Le film démarre à Barbie Land, un royaume parfait dans lequel Barbie semble mener une vie idyllique. Jusqu'au jour où tout ne se passe plus bien, et que divers troubles la poussent à voyager vers le monde réel en compagnie de Ken.
Je redoutais beaucoup l'humour du film, que je pressentais comme ultra surjoué et caricatural. En gros, du bon gag bien gras à l'américaine. Et les 20-30 premières minutes, c'est plus ou moins exactement ça. Alors certes c'est extrêmement beau et créatif, les costumes et surtout l'artisanat des décors/maquettes est incroyable. Mais chaque gag tombe à l'eau, et on se dit qu'on va passer deux heures interminables dans une espèce de mauvaise pub américaine.

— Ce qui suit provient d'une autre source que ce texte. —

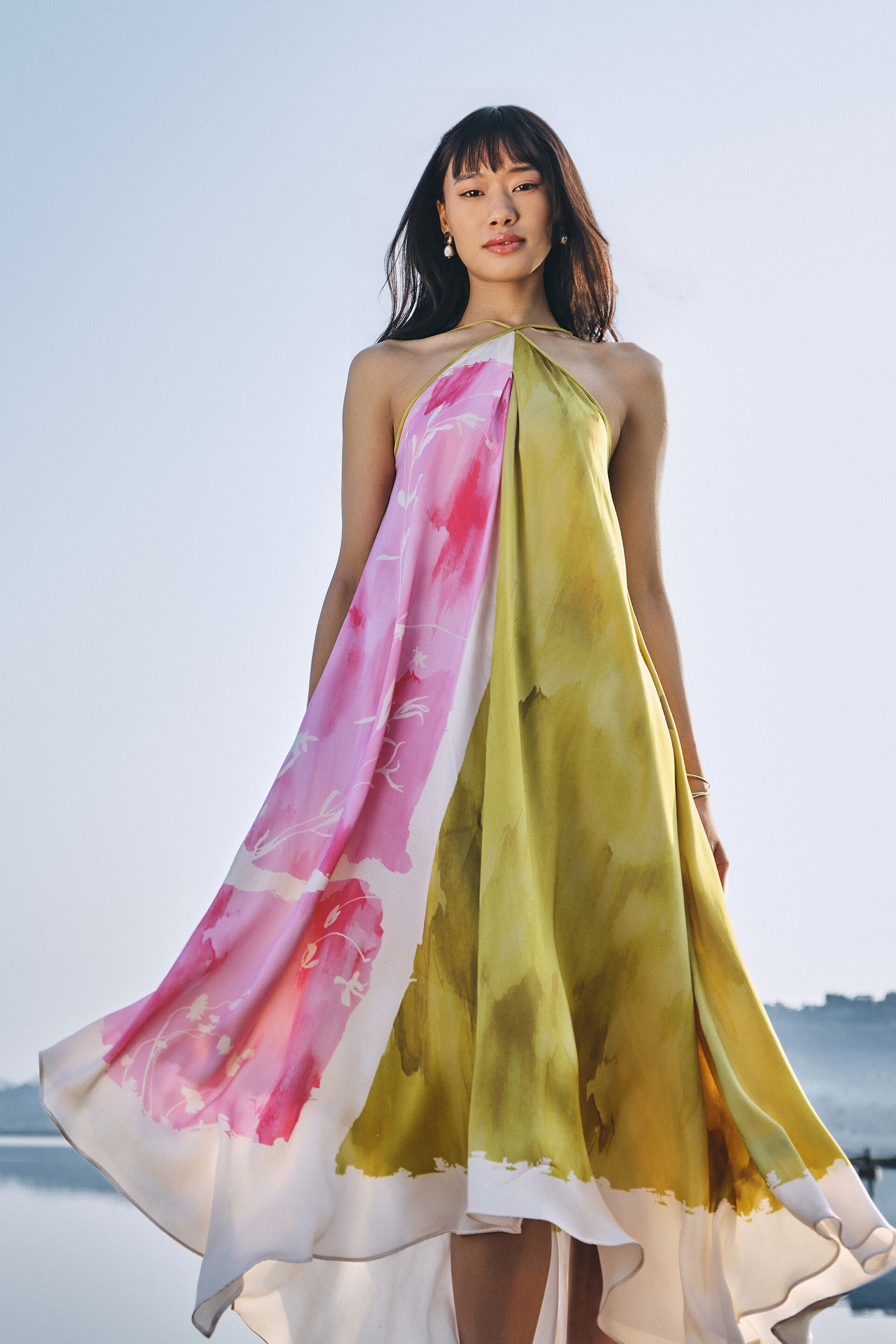 strapless open back dress First Kiss Pink Glitter Sequins Flowered Maxi Dress main image 0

Et là le miracle, nos deux protagonistes arrivent dans le monde réel, et certes c'est toujours surjoué (comme le veut l'univers), mais on commence à critiquer le patriarcat à travers des vannes beaucoup plus fines et malines que précédemment. Ça se moque du rapport homme/femme dans notre société, jusqu'à des blagues et des punchlines archi osées (mais absolument incroyables).

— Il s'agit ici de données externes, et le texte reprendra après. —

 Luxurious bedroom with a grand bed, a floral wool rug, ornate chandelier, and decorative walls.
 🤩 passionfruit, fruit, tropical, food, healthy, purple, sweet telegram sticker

Le film monte alors en crescendo, quasiment sans jamais s'essouffler, jusqu'à une chorégraphie finale MÉMORABLE (un bordel pas possible grosso modo).

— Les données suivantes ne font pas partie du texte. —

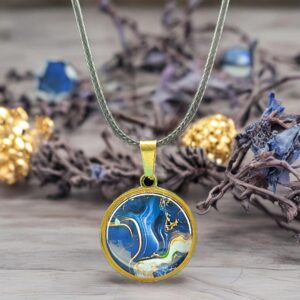 Blue Current Marble Necklace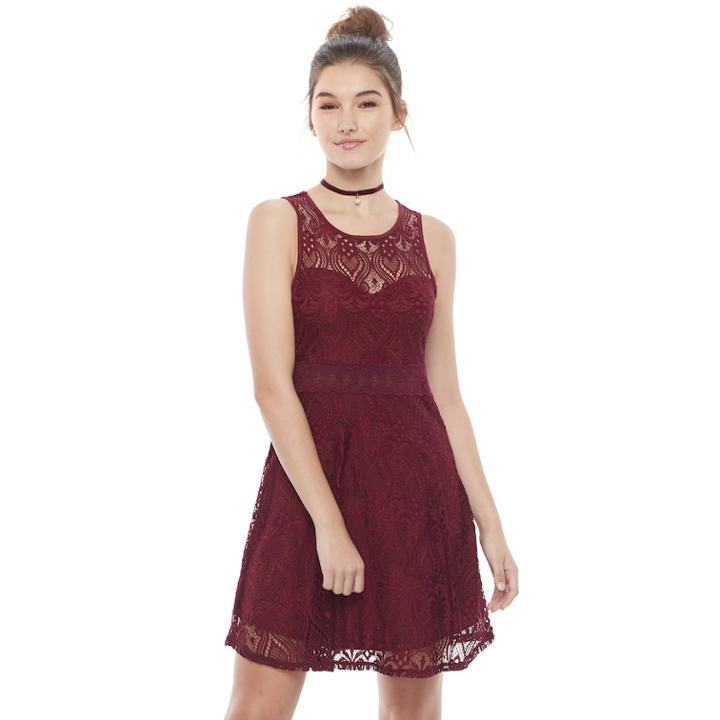 Juniors' Liberty Love Illusion Lace Skater Dress, Teens, Size: Small, Red Overfl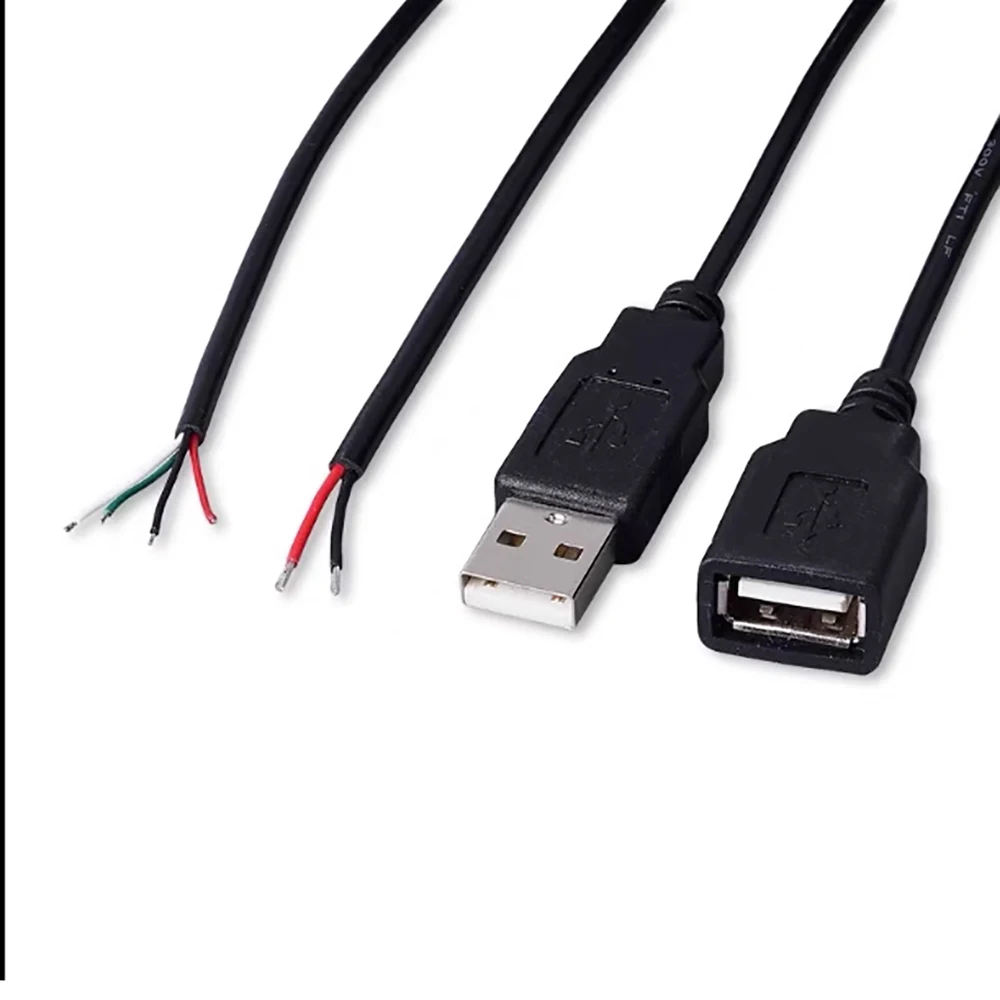 2PCS 5V USB 2.0 2 Pin 2 Wire diy usb Male Jack Connector Cable Power Charge Extension Cable Cord 0.3m/1m Connector Adapter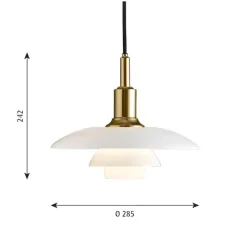 Suspension*Louis Poulsen Suspension, PH 3/2 Suspension, , LED, Ø28,5cm, H24,2cm - laiton et blanc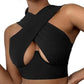 Women's Sexy Criss Cross Tank Top - Hollow Out Crop Top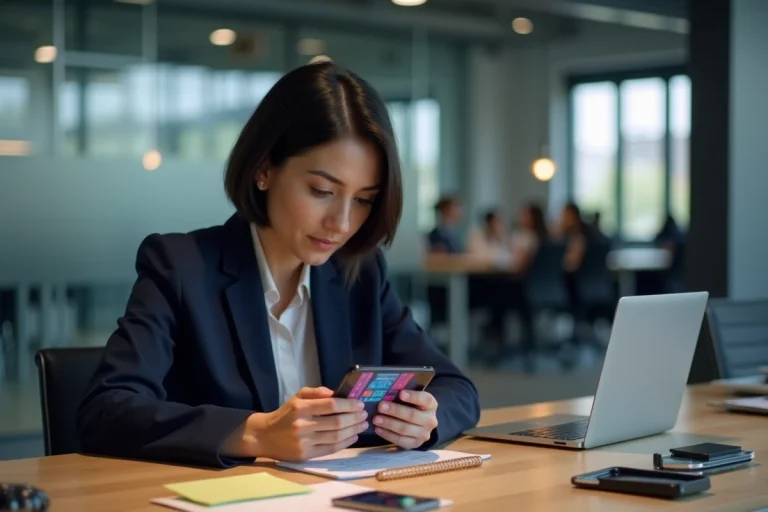 Femme professionnelle examinant un smartphone pliable innovant dans un bureau moderne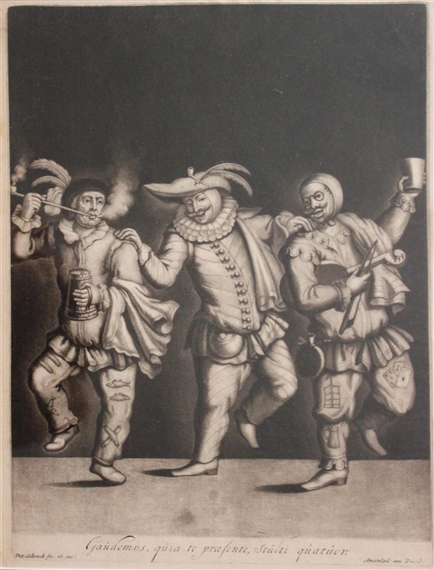 THREE FOOLS, GAUDEAMUS, QUIA TE PRASENTE, STULTI QUATUOR by Pieter Schenk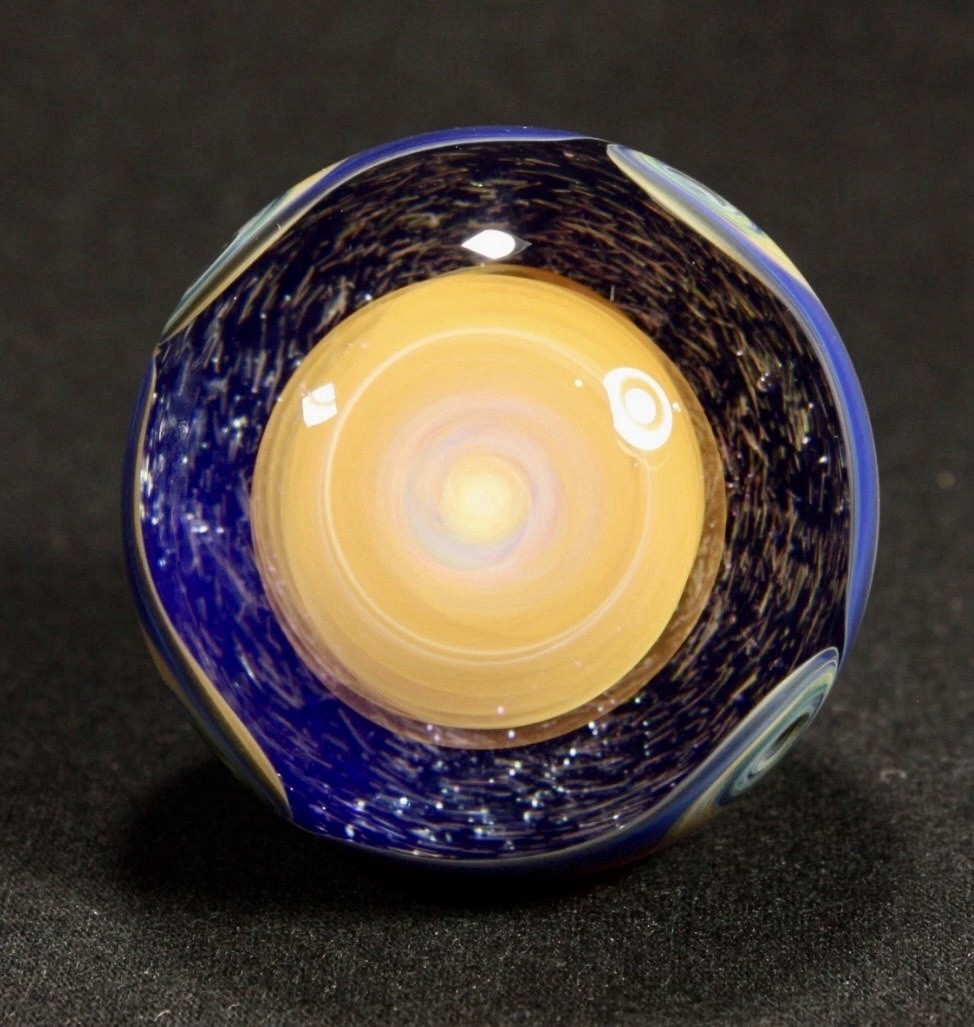 Juba Glass Handmade Marble 1.65″ Boro Lampwork Art 24K Gold and Silver Fume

La société Mattel, créatrice des poupées dans la vraie vie, est également moquée dans le film.belle est effectivement décrite comme une entreprise très majoritairement dirigée par des hommes, alors qu'elle tente de comprendre et représenter des jeunes filles. Ne soyons néanmoins pas naïfs, cette auto-critique n'est pas bien méchante, et le film reste très largement un outil promotionnel pour leur image. En gros on montre qu'on est super cool comme entreprise parce qu'on a de l'autodérision.
Quand on voit par ailleurs les centaines d'objets dérivés (poupées, vêtements, etc.) proposés sur les boutiques en ligne de Mattel, on comprend que l'autodérision dans le film n'est que de la poudre aux yeux à côté des réelles ambitions financières et capitalistes de la marque. Elle produit d'ailleurs elle-même le film, elle sait donc très bien ce qu'elle fait. Et ça marche, puisque les ventes explosent aux États-Unis.
C'est quand même sacrément cynique de camoufler ça derrière une critique des problèmes actuels de notre société. À se demander si les designs n'ont pas été réfléchis pour le merch plutôt que pour le film en lui-même...
Reste que le film propose un discours féministe pertinent et nécessaire. Margot Robbie est toujours géniale, et l'ensemble des acteurs joue à la perfection (sauf peut-être l'adolescente). Mais il faut vraiment mentionner la performance de Ryan Gosling, qui crève l'écran à littéralement chaque seconde de sa présence. La quasi-totalité de ses blagues font mouche, et c'est hallucinant quand on voit à quel point le rôle et les vannes sont casse-gueule. Pour moi c'est un Oscar potentiel (vraiment).
Très difficile donc de se faire un avis définitif et précis sur le film tant il joue sur une corde très fine, oscillant entre un univers très caricatural, et une volonté d'écriture maline et critique. Est-ce que je le recommanderais ? Clairement oui, mais on peut sans doute aussi facilement aimer que détester. Et puis un film autant féministe, écrit et réalisé par une femme, ça se soutient.